A special thanks to Mike Riddering for the first two pictures

Wednesday, October 1, 2014

Air France, Mail, and Cheese

This post is a bit different from our normal writings.  This seems to be something that is a part of life here as an expat, so we thought it would be interesting to share.

Air France has been on strike for a few weeks thus far.  This may not be something that affects you, but it is amazing how much it affects some people here in Burkina.  It's interesting to see how something like this can have a larger ripple effect.


Empty shelves at the local grocery store

Air France is the major air cargo carrier here in Burkina.  As the country is landlocked, the infrastructure is fairly limited to trucks, trains, and planes.  In order to get fresh and current items into the country, planes are often the best route.  From what I was told, Air France used to fly in planes multiple times 7 days a week, and now they are only running planes into Burkina 3 days a week.

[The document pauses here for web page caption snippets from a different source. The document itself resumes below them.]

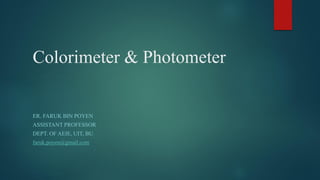 Colorimeter & Photometer
ER. FARUK BIN POYEN
ASSISTANT PROFESSOR
DEPT. OF AEIE, UIT, BU
faruk.poyen@gmail.com
 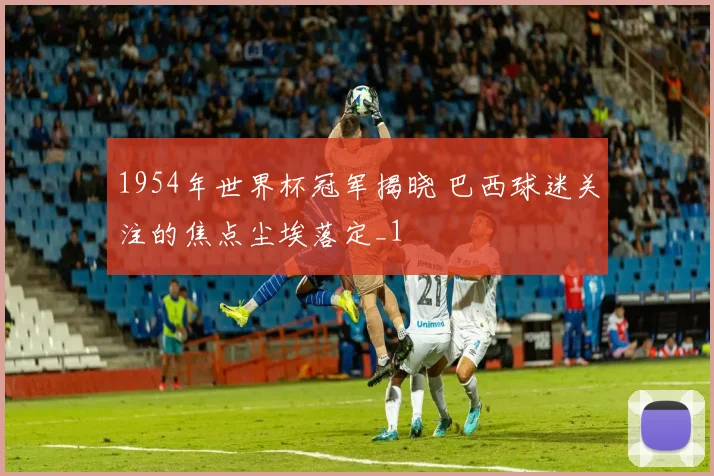 1954年世界杯冠军揭晓 巴西球迷关注的焦点尘埃落定_1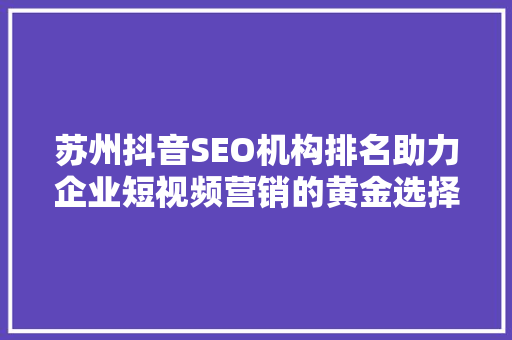 苏州抖音SEO机构排名助力企业短视频营销的黄金选择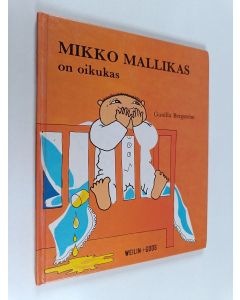 Kirjailijan Gunilla Bergström käytetty kirja Mikko Mallikas on oikukas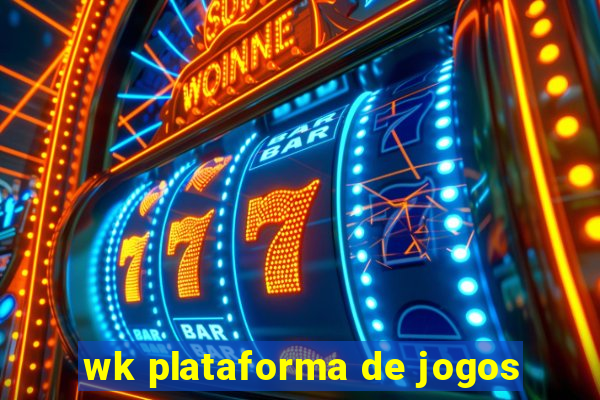 wk plataforma de jogos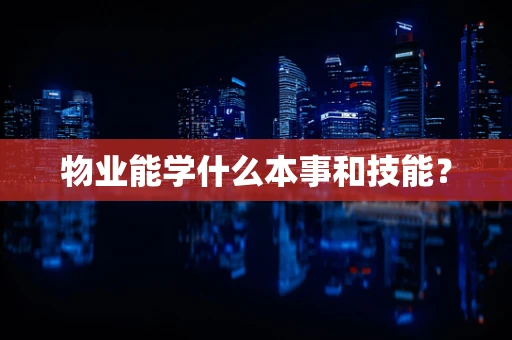 物业能学什么本事和技能？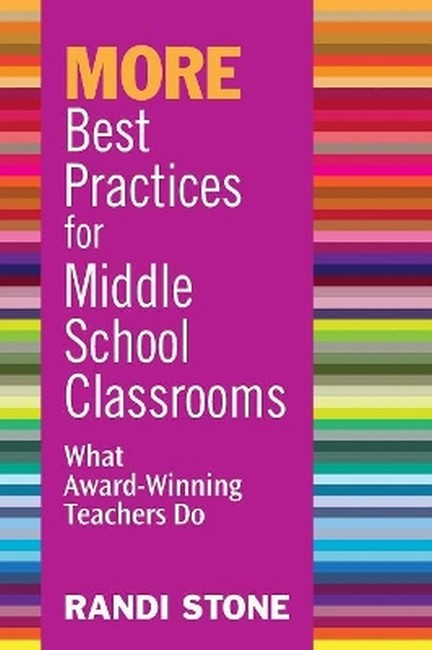 MORE Best Practices for Middle School Classrooms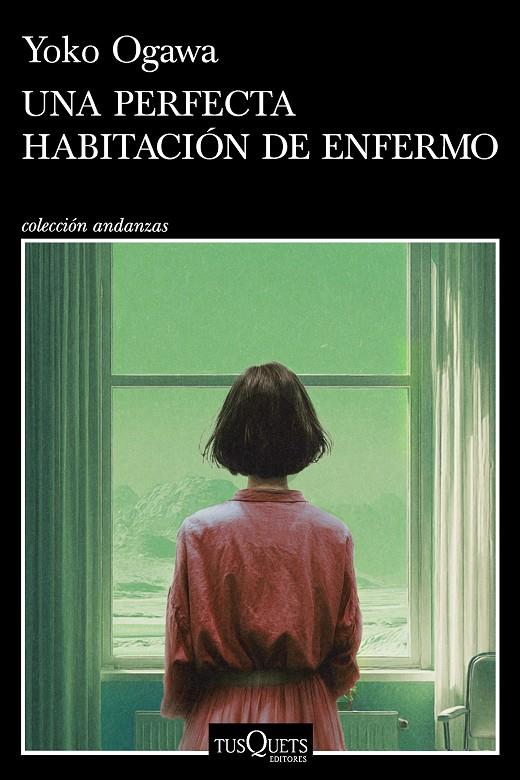 Una perfecta habitación de enfermo | 9788411078207 | Ogawa, Yoko | Botiga online La Carbonera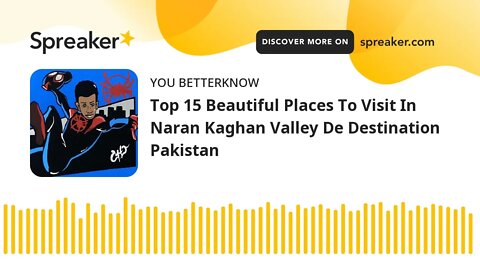 Top 15 Beautiful Places To Visit In Naran Kaghan Valley De Destination Pakistan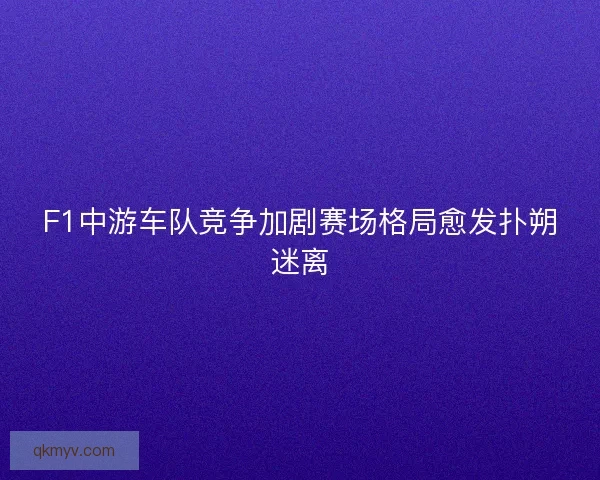 F1中游车队竞争加剧赛场格局愈发扑朔迷离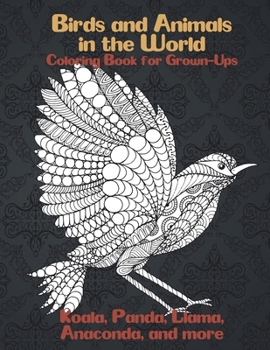 Paperback Birds and Animals in the World - Coloring Book for Grown-Ups - Koala, Panda, Llama, Anaconda, and more Book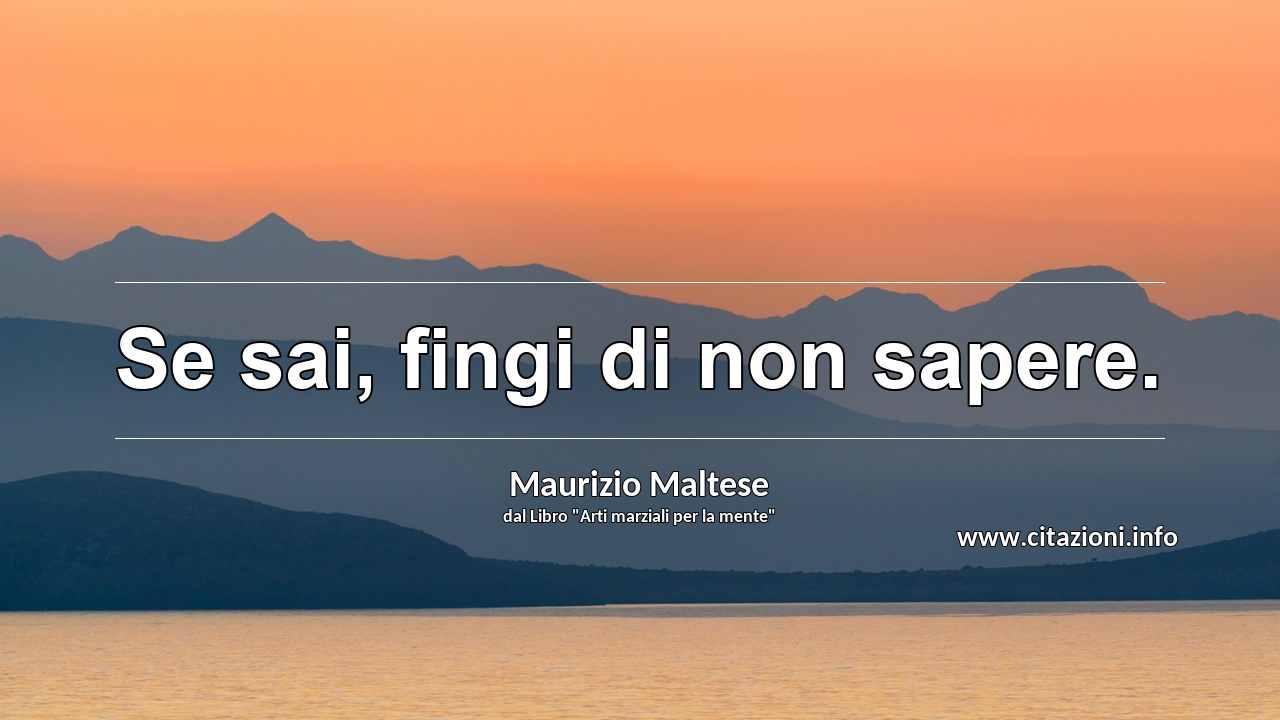 “Se sai, fingi di non sapere.”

Here is a picture of the actual cargo plane here in Burkina, thanks to a friend.

Many of the stores here are running completely out of their supply of cheese (among other products).  This is due to the Air France strike and the limited amount of food supplies being brought into the country.  This is an inconvenience, but something that one can easily live without.



Air France also brings in the mail from the US.  It is not like we get any mail, so this does not affect us, but we have friends here who do and they have not gotten any mail for a few weeks due to the lack of flights.


I would never have thought about or have been affected by such a strike.  It is amazing how different things happening in the world affect different people.